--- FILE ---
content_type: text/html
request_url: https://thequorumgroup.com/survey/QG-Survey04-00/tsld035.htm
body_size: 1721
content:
----------------------------------------
= Exercise goal =
The full material has to be written out again exactly as shown.

= Response to the task =
--- FILE ---
content_type: text/html
request_url: https://thequorumgroup.com/survey/QG-Survey04-00/tsld035.htm
body_size: 1721
content:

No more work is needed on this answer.